- WHAT IS EXPECTED: Look for the word "this" in the records, and copy each line where it appears.

- SOURCE RECORDS:
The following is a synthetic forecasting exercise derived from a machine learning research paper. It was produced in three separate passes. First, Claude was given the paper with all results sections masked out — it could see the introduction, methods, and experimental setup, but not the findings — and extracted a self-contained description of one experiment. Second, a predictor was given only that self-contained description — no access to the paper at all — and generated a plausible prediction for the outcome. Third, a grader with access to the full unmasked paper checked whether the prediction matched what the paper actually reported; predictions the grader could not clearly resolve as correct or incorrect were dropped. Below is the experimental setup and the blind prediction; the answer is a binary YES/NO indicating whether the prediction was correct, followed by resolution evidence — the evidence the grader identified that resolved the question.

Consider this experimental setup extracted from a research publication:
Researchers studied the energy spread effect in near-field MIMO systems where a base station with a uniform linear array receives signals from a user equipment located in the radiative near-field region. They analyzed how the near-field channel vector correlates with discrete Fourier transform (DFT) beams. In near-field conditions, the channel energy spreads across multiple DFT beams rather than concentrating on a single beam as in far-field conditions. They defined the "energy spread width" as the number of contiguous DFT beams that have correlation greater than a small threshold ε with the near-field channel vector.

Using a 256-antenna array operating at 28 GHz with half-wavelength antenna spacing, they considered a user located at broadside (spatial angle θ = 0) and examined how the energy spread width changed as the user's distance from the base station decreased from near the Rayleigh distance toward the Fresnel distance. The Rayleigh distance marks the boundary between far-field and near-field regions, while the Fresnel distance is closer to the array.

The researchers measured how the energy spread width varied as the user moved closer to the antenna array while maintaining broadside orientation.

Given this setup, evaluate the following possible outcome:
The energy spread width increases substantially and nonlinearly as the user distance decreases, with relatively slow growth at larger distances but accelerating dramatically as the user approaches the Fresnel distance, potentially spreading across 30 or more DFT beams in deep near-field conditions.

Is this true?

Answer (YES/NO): YES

- REPLY TO THE TASK:
Consider this experimental setup extracted from a research publication:
Given this setup, evaluate the following possible outcome:
Is this true?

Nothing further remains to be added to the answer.